Как Н. Н. Соловцов умел внушать окружающим его какое-то благоговейное отношение к искусству, можно судить по тому смущению, с которым Осмоловский выслушивал шуточные напоминания моего брата, что он его помнит в такой-то и в такой-то первой роли на сцене Драматического общества100; «Оставь, оставь, не напоминай, – конфузливо говорил Осмоловский, – я настоящие мои роли играю только у Николая Николаевича»; чаще же Осмоловский совершенно отрицал, что он когда-либо играл крупные роли. Быть «капельдинером» в «Плодах просвещения» на Соловцовской сцене было почетнее в глазах истинного артиста, чем первым любовником в старом Киевском театре101; искусство было дороже личного самолюбия; таков был взгляд Н. Н. Соловцова, так чувствовали и члены его труппы. Зная об этом, я не удивлялся впоследствии словам И. В. Тартакова, что сколько бы раз он ни пел Демона, Онегина и проч., он без волнения выйти на сцену никогда не будет в состоянии, не удивлялся и описанию первых провинциальных гастролей прославленного комика Варламова, который, по рассказам его неизменной сценической сопутницы, знаменитой Стрельской (комической старухи), так волновался при каждом выходе в новом городе, что еле мог перекреститься дрожащими руками, а раз она боялась даже, что он не удержит в руках шляпы. Эти волнения – признак почтения перед искусством, признак действительной артистичности, боящейся случайно чем-нибудь нарушить, так сказать, благолепие совершаемого священнодействия. И спокойная наглость многих пришедших на смену старым богам театра, особенно многочисленных еврейского происхождения исполнителей означает только самомнение, а не подлинную талантливость. Но это – так, вскользь.

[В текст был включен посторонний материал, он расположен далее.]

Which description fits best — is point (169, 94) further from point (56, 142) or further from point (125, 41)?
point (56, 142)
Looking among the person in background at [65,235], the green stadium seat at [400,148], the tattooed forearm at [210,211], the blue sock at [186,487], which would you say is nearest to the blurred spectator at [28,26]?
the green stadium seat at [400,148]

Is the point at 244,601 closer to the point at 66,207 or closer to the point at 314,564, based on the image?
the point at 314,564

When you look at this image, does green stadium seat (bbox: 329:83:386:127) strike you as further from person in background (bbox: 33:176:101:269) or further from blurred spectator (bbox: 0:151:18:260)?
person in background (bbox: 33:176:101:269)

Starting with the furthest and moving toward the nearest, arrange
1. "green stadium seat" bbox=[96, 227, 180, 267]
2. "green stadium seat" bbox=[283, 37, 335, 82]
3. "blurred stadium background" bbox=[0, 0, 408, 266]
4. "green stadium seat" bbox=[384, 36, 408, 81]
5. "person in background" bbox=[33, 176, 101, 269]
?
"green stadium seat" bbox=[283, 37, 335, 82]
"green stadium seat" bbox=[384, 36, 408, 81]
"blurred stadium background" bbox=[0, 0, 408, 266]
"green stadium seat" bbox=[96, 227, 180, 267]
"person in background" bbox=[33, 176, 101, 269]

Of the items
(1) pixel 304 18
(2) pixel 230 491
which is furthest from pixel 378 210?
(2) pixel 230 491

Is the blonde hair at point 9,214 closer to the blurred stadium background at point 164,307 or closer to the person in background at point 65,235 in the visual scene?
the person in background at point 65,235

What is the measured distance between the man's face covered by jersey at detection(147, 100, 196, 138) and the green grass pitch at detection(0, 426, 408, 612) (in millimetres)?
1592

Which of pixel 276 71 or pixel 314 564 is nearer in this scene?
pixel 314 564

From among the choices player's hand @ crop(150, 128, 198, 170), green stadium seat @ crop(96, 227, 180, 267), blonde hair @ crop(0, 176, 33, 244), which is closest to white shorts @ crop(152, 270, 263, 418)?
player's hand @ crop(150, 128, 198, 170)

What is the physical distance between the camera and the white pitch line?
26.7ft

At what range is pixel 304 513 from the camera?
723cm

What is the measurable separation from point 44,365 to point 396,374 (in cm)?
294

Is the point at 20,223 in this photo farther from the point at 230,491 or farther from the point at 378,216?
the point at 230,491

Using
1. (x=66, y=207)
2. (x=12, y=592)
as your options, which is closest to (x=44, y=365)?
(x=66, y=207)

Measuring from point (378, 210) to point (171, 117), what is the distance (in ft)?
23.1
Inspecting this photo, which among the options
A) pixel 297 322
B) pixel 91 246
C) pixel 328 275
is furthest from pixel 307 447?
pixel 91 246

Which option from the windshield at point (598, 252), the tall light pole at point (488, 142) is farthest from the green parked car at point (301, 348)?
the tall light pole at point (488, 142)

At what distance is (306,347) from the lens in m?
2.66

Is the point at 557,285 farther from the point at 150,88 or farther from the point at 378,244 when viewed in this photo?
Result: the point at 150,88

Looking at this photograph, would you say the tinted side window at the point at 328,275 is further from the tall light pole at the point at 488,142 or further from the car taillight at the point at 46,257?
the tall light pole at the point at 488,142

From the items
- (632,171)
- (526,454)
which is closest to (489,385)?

Гимназические наши увлечения театром вызывали сильные преследования со стороны начальства: запрещалось посещение галереи, которая и была только доступна нам по цене при частом посещении театра (билет на галерее стоил 40 коп[еек], а в последнем ряду партера 1 р[убль] 20 коп[еек]), в пансионе же разрешалось посещение лож не выше бель-этажа (не знаю, чем объяснить подобный снобизм), наконец, в последние годы моего гимназического пребывания было установлено требование на каждое посещение театра получать разрешение инспектора. Я никогда не мог понять такого отношения к театру, так как гораздо хуже было времяпровождение отдельных «взрослых» гимназистов, увлекавшихся картами, что не могло быть проконтролировано гимназическими воспитателями. Когда я беседовал на эту тему с добрейшим нашим инспектором А. В. Старковым, указывая ему на то, что я понял бы театральные запреты лишь в тех случаях, когда увлечение театром отрицательно отражается на успехах гимназиста, А. В. старался мне доказать, что частое посещение театра может вызвать пресыщение им еще на гимназической скамье и, когда мы вырастем, нам театр уже ничего не будет давать, благоразумие же, мол, требует растянуть это удовольствие на всю жизнь. Такая философия в отношении нашей компании, по крайней мере, не оправдалась: мы на всю жизнь остались верны нашей любви к театру и музыке, любви, воспитанной именно в юные гимназические годы Прянишниковым и Соловцовым; поэтому-то имена их для нас навсегда остались дорогими, дороже гораздо фамилий всех прочих наших педагогов вместе взятых, ибо не они развили в нас чувство здорового национализма и понимание красоты, а Глинка, Римский, Чайковский, Мусоргский и т. д. и т. д. Как ни странно, но русским я почувствовал себя больше всего и прежде всего в оперном театре. Я отлично помню, что первые мои впечатления от «Руслана и Людмилы», «Рогнеды» и «Снегурочки» были этапами по пути укрепления во мне сознательной любви к родине, а в частности к Киеву («я Киева гордость, я дочь Светозара»).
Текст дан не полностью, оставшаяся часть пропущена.